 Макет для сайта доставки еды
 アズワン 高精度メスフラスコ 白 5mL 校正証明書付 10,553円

--

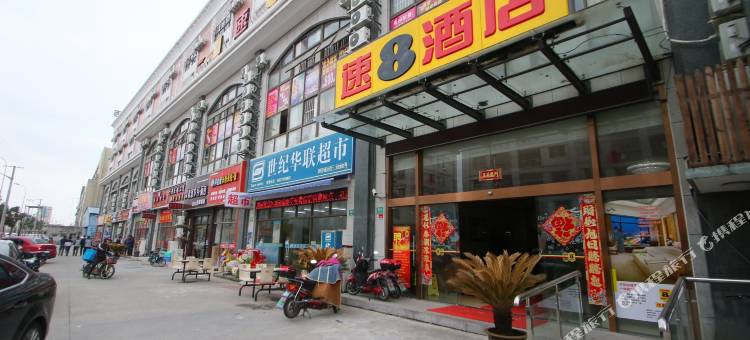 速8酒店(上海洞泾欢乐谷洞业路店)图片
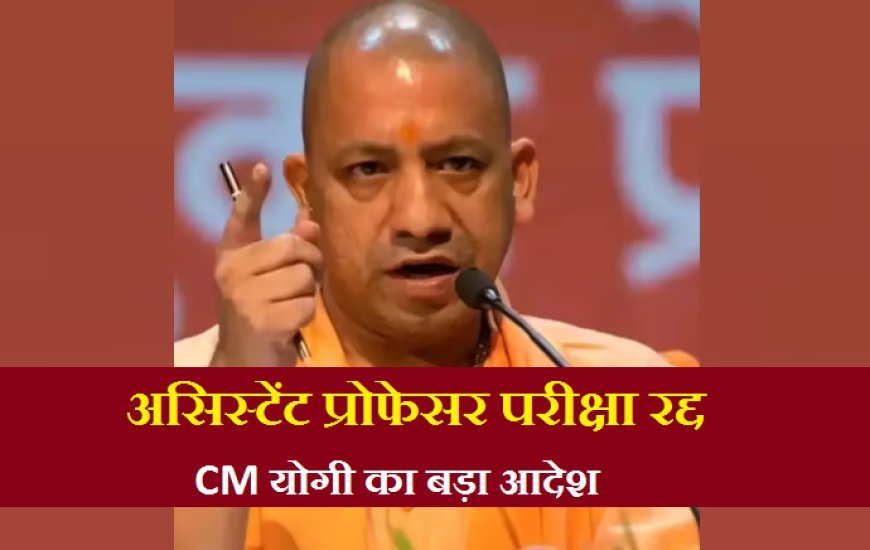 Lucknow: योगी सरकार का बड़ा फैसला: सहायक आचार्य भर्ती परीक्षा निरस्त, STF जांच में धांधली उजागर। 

What is being asked
If a picture sits between the line containing "速8酒店(上海洞泾欢乐谷洞业路店)图片" and the line containing "Lucknow: योगी सरकार", leave it out, and return the lines of that range above exactly, both ends included.

Task solution
 速8酒店(上海洞泾欢乐谷洞业路店)图片
 Lucknow: योगी सरकार का बड़ा फैसला: सहायक आचार्य भर्ती परीक्षा निरस्त, STF जांच में धांधली उजागर। 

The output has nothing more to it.